▶ **Extract**
1. A method of diagnosing combinations of failures in a system, the method including: receiving symptom data including information relating to observed or detected symptoms in a system; generating failure data including information relating to at least two most probable failures in the system based on the symptom data; processing the failure data and the symptom data using an L-rank inference class algorithm in order to generate failure set data, the failure set data including information relating to combinations of the at least two most probable failures that explain the symptoms; and selecting an algorithm for use in generating the failure data, wherein a comparison based on a number of present symptoms in the symptom data and a user-configurable value is used to select the algorithm for use in generating the failure data, and if the number of present symptoms is greater than a user-configurable value then an approximate marginal inference algorithm is selected; otherwise, an exact marginal inference algorithm is selected.

2. The method according to claim 1, wherein processing the failure and symptom data using the L-rank inference class algorithm includes using a Ranked Algorithm (RA) algorithm to produce a probability value associated with each said combination of the at least two most probable failures in the failure set data.

3. The method according to claim 2, further including ordering the combinations of the at least two most probable failures in the failure set data in accordance with the associated probability values.

4. The method according to claim 3, further including displaying information relating to at least one of the combinations of the at least two most probable failures and the associated probability values.

5. The method according to claim 1, wherein generating the failure data includes processing the symptom data using the approximate marginal inference algorithm, and wherein the marginal inference algorithm generates a ranked list of probable failures.

6. The method according to claim 1, wherein the at least two most probable failures not including a user-configured number of the at least two most probable failures are provided as absent failures data to be processed using the L-rank inference class algorithm.

7. The method according to claim 6, wherein each said combination of the at least two most probable failures in a said failure set has an associated confidence/probability value and the confidence/probability value is used to determine whether or not the processing using the L-rank inference class algorithm is to be used to generate at least one further failure set.

8. The method according to claim 1, further including halting the processing of the failure data and the symptom data using the L-rank inference class algorithm when a user-configurable number of said combinations of the at least two most probable failures has been generated.

9. The method according to claim 1, wherein the symptom data processed using the L-best inference class algorithm includes present symptoms that have at most a user-configurable number of parent failures.

Saved entries:
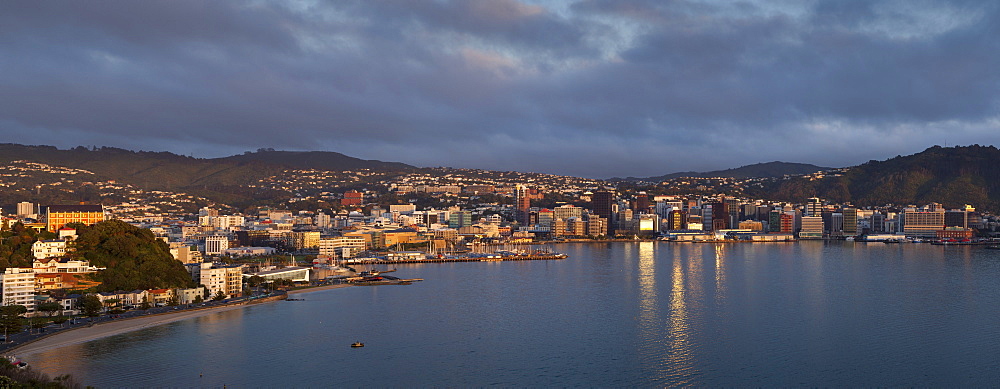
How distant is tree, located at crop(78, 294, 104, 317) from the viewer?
14758 millimetres

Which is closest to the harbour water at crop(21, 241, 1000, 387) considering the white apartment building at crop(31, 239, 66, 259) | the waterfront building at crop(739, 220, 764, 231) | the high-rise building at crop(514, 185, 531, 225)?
the white apartment building at crop(31, 239, 66, 259)

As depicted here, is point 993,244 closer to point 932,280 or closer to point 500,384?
point 932,280

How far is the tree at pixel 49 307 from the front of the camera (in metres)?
14.7

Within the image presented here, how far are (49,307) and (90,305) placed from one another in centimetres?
69

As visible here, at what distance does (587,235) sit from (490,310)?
36932 millimetres

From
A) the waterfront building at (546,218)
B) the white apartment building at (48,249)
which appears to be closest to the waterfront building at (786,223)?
the waterfront building at (546,218)

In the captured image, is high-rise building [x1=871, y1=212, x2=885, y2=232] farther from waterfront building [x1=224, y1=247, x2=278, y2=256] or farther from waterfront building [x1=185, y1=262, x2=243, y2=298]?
waterfront building [x1=185, y1=262, x2=243, y2=298]

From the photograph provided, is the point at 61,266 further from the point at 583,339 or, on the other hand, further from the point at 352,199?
the point at 352,199

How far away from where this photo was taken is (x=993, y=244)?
150ft

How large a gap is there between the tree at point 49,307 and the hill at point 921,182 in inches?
2472

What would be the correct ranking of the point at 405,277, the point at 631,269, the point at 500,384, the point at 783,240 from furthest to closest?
the point at 783,240 → the point at 631,269 → the point at 405,277 → the point at 500,384

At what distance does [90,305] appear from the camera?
1477cm

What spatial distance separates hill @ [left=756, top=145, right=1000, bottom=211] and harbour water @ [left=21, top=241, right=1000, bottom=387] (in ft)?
160

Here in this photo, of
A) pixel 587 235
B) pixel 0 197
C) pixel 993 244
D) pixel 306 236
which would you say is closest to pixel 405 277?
pixel 306 236
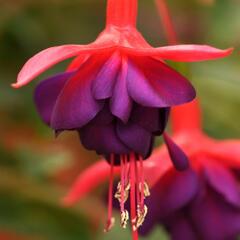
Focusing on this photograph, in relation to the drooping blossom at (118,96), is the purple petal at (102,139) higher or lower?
lower

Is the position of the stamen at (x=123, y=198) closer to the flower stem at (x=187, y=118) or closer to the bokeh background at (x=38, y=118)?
the flower stem at (x=187, y=118)

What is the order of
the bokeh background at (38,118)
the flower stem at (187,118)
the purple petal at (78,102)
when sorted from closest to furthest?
the purple petal at (78,102) < the flower stem at (187,118) < the bokeh background at (38,118)

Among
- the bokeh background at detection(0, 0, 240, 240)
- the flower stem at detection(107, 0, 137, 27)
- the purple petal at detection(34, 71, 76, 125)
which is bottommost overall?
the bokeh background at detection(0, 0, 240, 240)

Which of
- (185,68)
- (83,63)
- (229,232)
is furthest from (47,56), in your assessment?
(229,232)

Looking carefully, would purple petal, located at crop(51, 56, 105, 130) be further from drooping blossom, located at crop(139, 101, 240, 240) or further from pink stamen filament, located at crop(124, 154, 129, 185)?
drooping blossom, located at crop(139, 101, 240, 240)

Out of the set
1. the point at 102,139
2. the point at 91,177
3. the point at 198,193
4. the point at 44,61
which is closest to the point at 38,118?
the point at 91,177

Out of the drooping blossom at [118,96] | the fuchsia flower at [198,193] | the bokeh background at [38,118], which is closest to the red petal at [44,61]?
the drooping blossom at [118,96]

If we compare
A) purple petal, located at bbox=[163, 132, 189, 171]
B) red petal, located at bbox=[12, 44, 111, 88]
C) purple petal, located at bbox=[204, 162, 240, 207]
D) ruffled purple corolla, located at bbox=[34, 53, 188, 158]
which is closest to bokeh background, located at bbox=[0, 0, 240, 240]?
purple petal, located at bbox=[204, 162, 240, 207]

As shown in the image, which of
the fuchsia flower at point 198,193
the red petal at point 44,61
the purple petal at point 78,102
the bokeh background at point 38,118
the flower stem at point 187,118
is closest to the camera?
the red petal at point 44,61
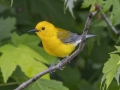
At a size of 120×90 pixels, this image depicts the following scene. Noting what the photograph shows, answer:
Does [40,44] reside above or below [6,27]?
below

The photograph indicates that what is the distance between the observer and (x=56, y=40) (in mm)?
3457

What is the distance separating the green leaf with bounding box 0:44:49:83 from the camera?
9.63 feet

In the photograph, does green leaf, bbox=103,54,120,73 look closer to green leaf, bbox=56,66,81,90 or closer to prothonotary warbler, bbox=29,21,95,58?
prothonotary warbler, bbox=29,21,95,58

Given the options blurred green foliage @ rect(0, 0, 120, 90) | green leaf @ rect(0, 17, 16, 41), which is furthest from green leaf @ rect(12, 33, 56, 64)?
green leaf @ rect(0, 17, 16, 41)

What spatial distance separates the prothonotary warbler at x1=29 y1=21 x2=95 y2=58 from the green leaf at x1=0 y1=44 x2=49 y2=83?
0.17 m

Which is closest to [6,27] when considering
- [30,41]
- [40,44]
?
[30,41]

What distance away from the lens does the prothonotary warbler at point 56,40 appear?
3229mm

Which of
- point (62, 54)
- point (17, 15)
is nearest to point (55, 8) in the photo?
point (17, 15)

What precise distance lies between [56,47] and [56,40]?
0.64 feet

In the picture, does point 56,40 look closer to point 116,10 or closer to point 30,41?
point 30,41

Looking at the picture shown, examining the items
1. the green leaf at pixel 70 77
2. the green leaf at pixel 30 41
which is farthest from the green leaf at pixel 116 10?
the green leaf at pixel 70 77

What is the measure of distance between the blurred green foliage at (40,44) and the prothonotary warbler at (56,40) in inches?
3.6

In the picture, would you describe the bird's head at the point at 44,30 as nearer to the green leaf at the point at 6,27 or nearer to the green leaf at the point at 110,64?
the green leaf at the point at 6,27

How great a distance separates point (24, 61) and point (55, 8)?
1479 millimetres
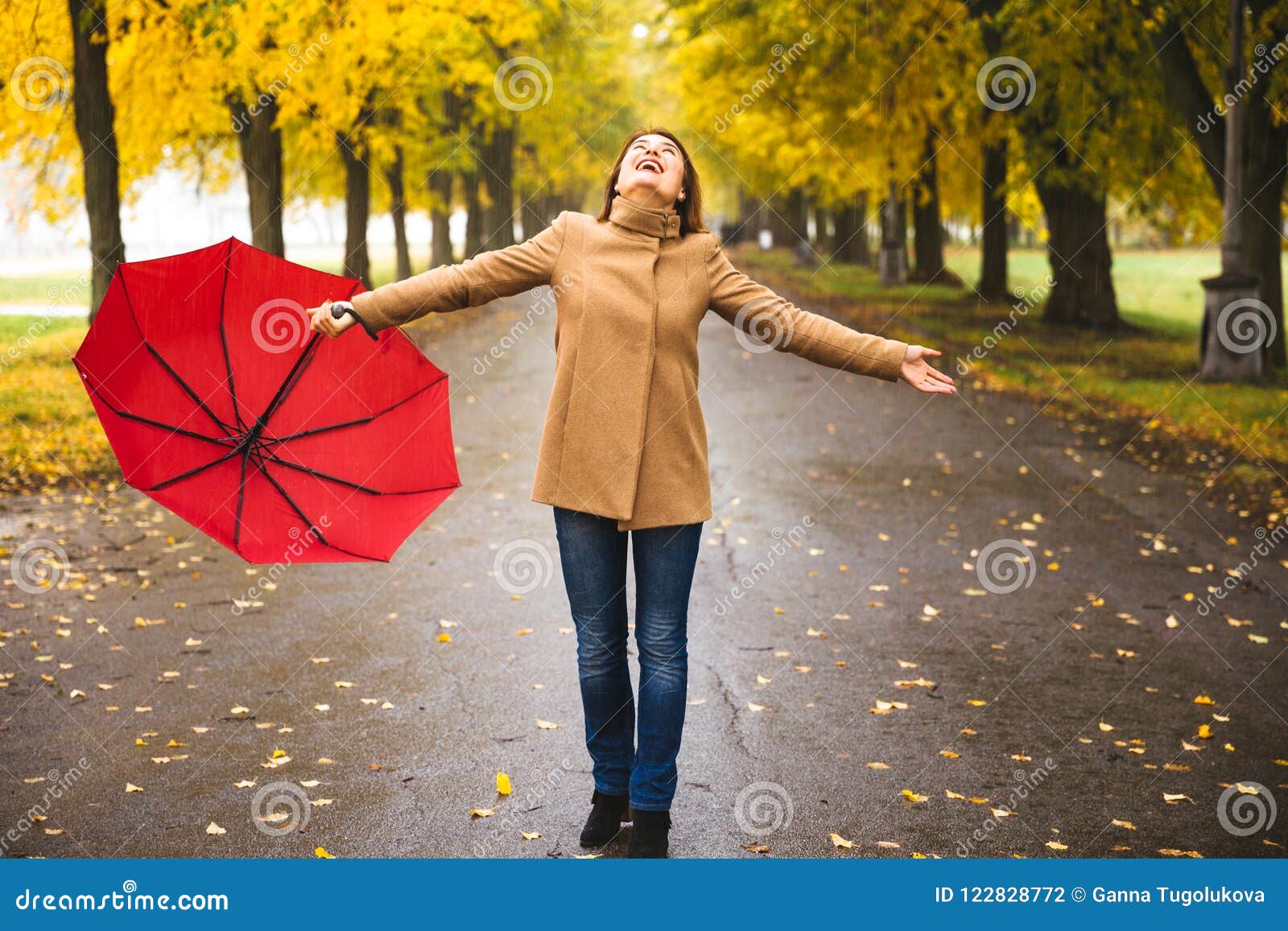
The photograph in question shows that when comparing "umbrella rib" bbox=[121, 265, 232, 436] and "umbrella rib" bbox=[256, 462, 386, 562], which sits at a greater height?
"umbrella rib" bbox=[121, 265, 232, 436]

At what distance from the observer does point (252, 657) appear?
6.05 m

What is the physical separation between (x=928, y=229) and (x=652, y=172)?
1141 inches

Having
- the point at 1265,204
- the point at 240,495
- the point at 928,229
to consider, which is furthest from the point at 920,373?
the point at 928,229

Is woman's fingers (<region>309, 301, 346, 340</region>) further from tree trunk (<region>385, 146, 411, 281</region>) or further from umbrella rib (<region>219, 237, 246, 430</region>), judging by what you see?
tree trunk (<region>385, 146, 411, 281</region>)

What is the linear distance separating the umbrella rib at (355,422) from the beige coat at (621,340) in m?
0.48

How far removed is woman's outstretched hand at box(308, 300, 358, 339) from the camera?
370 centimetres

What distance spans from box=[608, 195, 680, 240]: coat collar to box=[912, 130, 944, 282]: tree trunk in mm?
23520

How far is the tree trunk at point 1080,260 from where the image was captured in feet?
69.4

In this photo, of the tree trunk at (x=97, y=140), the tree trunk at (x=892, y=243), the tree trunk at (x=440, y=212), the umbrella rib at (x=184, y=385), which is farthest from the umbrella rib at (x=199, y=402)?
the tree trunk at (x=892, y=243)

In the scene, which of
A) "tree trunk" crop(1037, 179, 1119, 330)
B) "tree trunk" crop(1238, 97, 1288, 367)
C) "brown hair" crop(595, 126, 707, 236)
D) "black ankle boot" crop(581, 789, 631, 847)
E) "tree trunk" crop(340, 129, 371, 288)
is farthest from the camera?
"tree trunk" crop(1037, 179, 1119, 330)

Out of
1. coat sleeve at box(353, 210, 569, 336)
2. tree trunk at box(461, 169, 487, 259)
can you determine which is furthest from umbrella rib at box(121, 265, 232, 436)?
tree trunk at box(461, 169, 487, 259)

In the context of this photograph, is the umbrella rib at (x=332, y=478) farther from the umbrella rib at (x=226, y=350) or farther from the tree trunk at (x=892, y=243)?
the tree trunk at (x=892, y=243)

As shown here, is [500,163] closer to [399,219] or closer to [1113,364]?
[399,219]

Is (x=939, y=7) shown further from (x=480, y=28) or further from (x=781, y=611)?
(x=781, y=611)
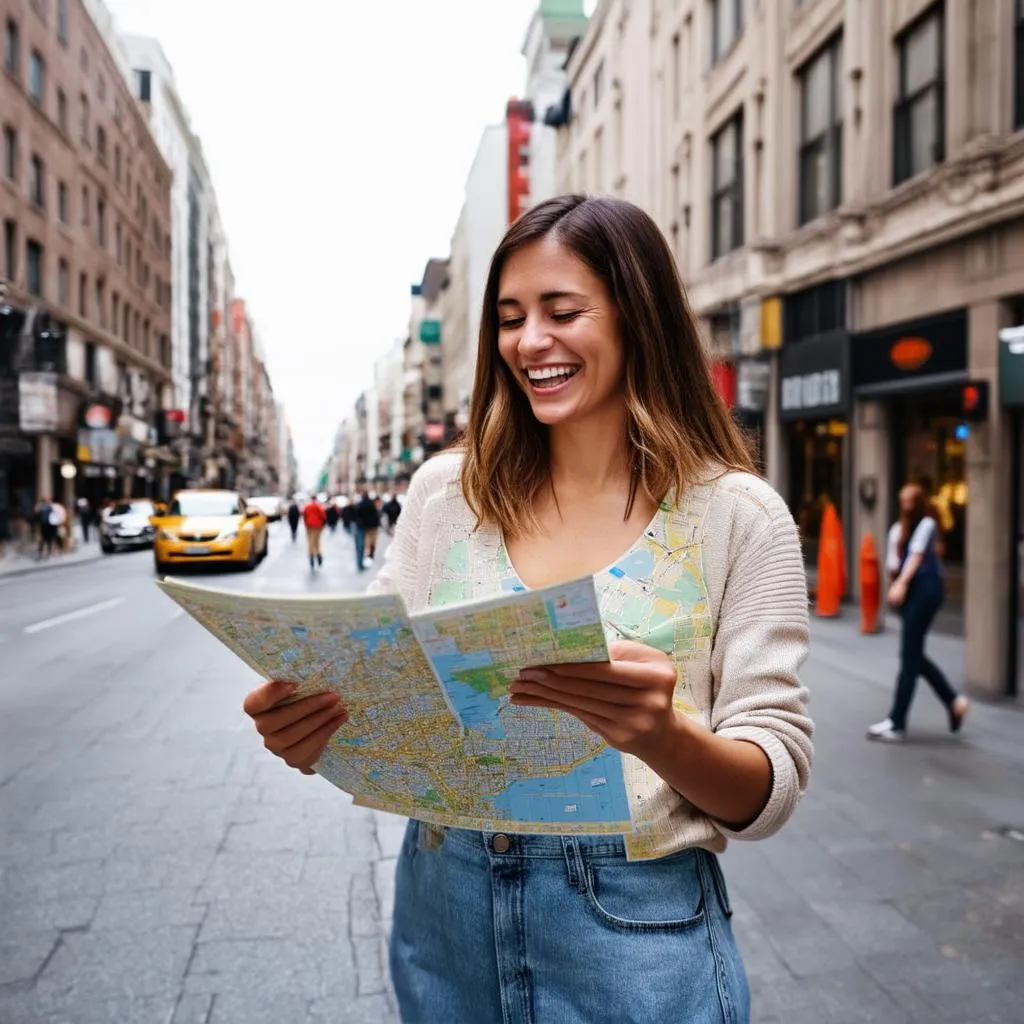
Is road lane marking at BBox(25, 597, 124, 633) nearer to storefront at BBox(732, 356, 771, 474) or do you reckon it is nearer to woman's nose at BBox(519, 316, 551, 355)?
storefront at BBox(732, 356, 771, 474)

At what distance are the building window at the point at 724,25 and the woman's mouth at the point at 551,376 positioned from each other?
1992 cm

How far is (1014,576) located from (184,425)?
6968 cm

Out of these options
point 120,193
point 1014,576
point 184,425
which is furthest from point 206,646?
point 184,425

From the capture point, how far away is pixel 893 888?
468cm

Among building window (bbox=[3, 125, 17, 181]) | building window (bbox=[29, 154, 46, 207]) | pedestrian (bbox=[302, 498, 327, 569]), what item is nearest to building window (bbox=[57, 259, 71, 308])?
building window (bbox=[29, 154, 46, 207])

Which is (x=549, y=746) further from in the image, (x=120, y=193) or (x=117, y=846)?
(x=120, y=193)

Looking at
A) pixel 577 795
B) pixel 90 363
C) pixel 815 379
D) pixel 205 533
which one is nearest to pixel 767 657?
pixel 577 795

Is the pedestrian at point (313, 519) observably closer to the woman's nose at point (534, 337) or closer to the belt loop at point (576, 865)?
the woman's nose at point (534, 337)

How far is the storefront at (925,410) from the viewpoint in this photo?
12.3 meters

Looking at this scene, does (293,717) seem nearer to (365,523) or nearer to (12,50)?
(365,523)

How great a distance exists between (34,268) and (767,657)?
1645 inches

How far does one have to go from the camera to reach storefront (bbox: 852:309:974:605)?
12312 mm

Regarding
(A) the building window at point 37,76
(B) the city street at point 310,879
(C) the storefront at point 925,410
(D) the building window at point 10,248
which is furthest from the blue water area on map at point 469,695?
(A) the building window at point 37,76

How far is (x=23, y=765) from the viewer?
6.72 meters
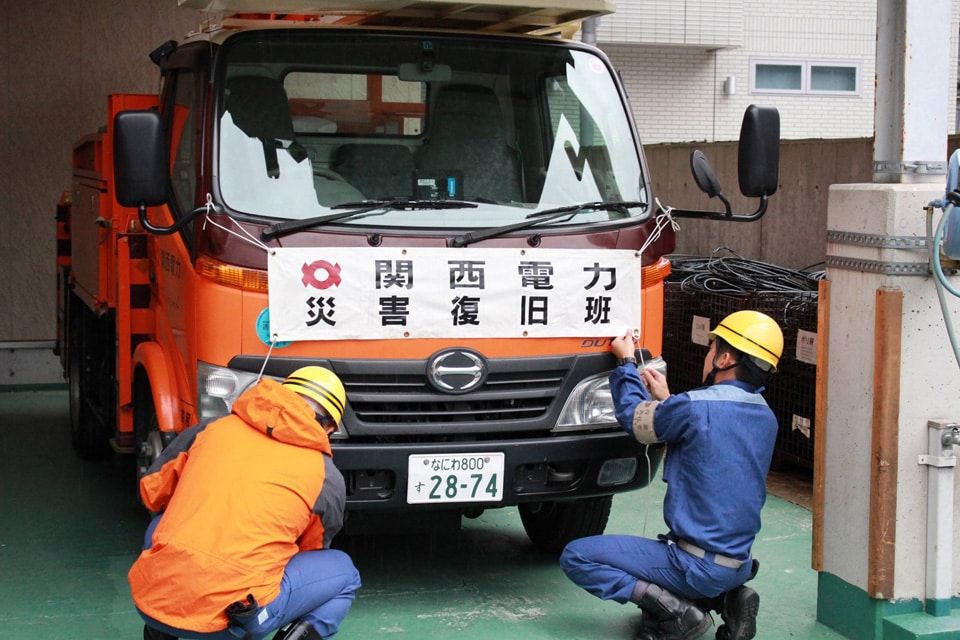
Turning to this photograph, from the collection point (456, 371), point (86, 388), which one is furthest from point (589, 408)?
point (86, 388)

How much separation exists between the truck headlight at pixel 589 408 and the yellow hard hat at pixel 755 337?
54cm

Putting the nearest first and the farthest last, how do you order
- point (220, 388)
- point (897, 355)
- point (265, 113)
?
point (897, 355), point (220, 388), point (265, 113)

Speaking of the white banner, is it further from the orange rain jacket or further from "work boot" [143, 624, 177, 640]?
"work boot" [143, 624, 177, 640]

▶ **Task 1**
Reproduce the stretch of the failure-diagnosis claims from "5. The method" through "of probable failures.".
▶ **Task 2**
Which claims in the failure-diagnosis claims state that they depend directly on claim 1?
▶ **Task 3**
Pick up the claims on diagnosing combinations of system failures after their last claim and write what comes next.

▶ **Written answer 1**
5. The method according to claim 1, wherein generating the failure data includes processing the symptom data using the approximate marginal inference algorithm, and wherein the marginal inference algorithm generates a ranked list of probable failures.

▶ **Written answer 2**
Claims 2, 5, 6, 8, and 9.

▶ **Written answer 3**
10. The method according to claim 1, wherein a user-configurable number of the at least two most probable failures in the system, generated by generating the failure data, is included in the failure data to be processed using the L-rank inference class algorithm.

11. An apparatus adapted to diagnose combinations of failures in a system, the apparatus including: a processor configured to receive symptom data including information relating to observed or detected symptoms in a system; a processor configured to generate failure data including information relating to at least two most probable failures in the system based on the symptom data; a processor configured to process the failure data and the symptom data using an L-rank inference class algorithm in order to generate failure set data, the failure set data including information relating to at least one most probable combination of the at least two most probable failures that explain the symptoms; and a processor configured to select an algorithm for use in generating the failure data, wherein a comparison based on a number of present symptoms in the symptom data and a user-configurable value is used to select the algorithm for use in generating the failure data, and if the number of present symptoms is greater than a user-configurable value then an approximate marginal inference algorithm is selected; otherwise, an exact marginal inference is selected, and wherein the processors may be the same processor or may include multiple processors.

12. A non-transitory computer program product encoded with instructions that when executed by one or more processors cause a process of diagnosing combinations of failures in a system to be carried out, the process including: receiving symptom data including information relating to observed or detected symptoms in a system; generating failure data including information relating to at least two most probable failures in the system based on the symptom data; and processing the failure data and the symptom data using an L-rank inference class algorithm in order to generate failure set data, the failure set data including information relating to at least one most probable combination of the at least two most probable failures that explain the symptoms; selecting an algorithm for use in generating the failure data, wherein a comparison based on a number of present symptoms in the symptom data and a user-configurable value is used to select the algorithm for use in generating the failure data, and if the number of present symptoms is greater than a user-configurable value then an approximate marginal inference algorithm is selected; otherwise, an exact marginal inference is selected.

13. The non-transitory computer program product according to claim 12, wherein processing the failure and symptom data using the L-rank inference class algorithm includes using a Ranked Algorithm (RA) algorithm to produce a probability value associated with each said combination of the at least two most probable failures in the failure set data.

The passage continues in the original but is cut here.